[Exercise brief]
Would you transcribe the records below exactly, omitting every picture?

[Data shown]
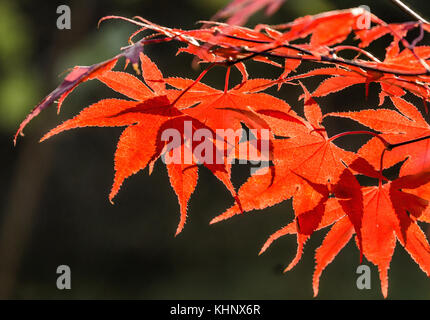 Japanese fan maple (acer sp.) against the setting autumn sun, strong colour and light effects - Stock Photo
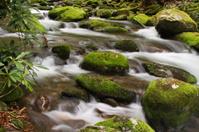 Green Moss Mountain Stream Smoky Mountains Tennessee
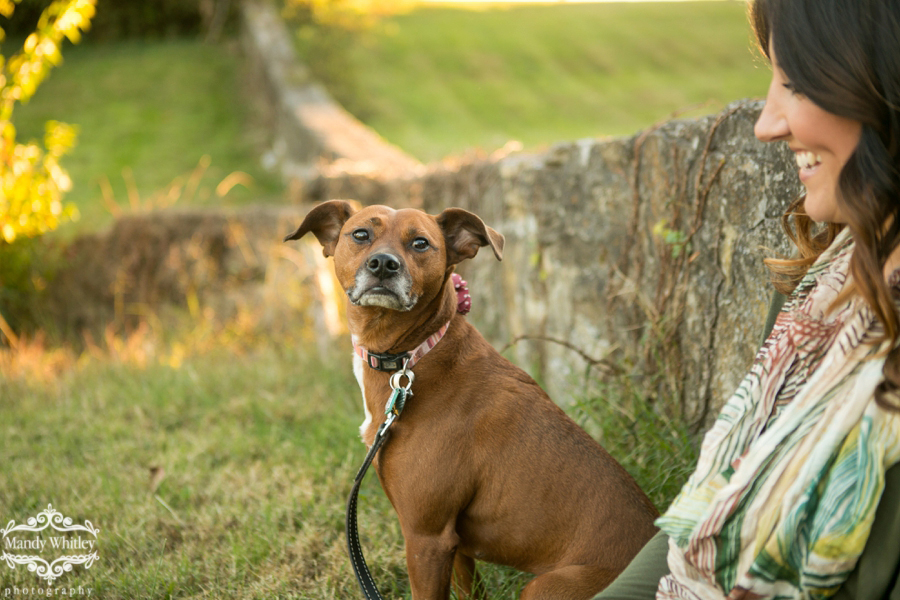 Fall inspired Nashville Pet and Portrait Session by Mandy Whitley Photography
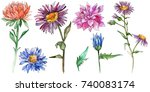 wildflower chrysantemum flower...   Shutterstock . vector #740083174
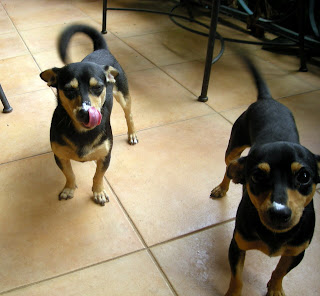 chihuahuas after eating yogurt, La Ceiba, Honduras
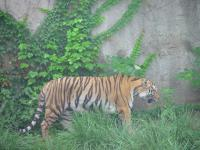 Tiger in Beijing Zoo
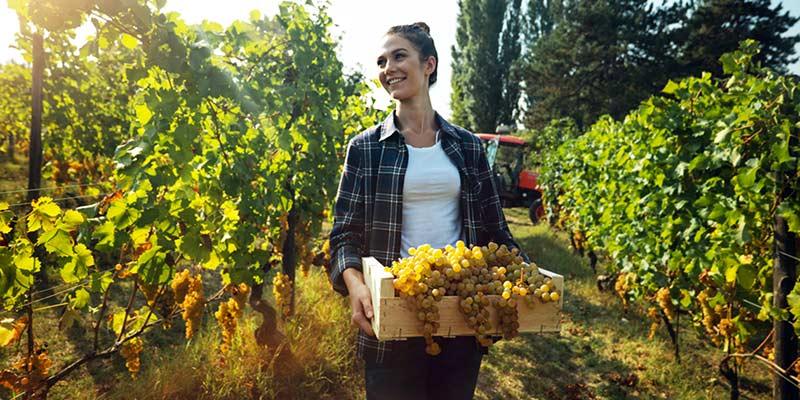 Junge Frau hält eine Kiste mit Weintrauben in den Händen und steht zwischen Weinreben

[Task result]
 Japanese fan maple (acer sp.) against the setting autumn sun, strong colour and light effects - Stock Photo
 Green Moss Mountain Stream Smoky Mountains Tennessee
 Fall inspired Nashville Pet and Portrait Session by Mandy Whitley Photography
 wildflower chrysantemum flower...   Shutterstock . vector #740083174
 chihuahuas after eating yogurt, La Ceiba, Honduras
 Tiger in Beijing Zoo
 Junge Frau hält eine Kiste mit Weintrauben in den Händen und steht zwischen Weinreben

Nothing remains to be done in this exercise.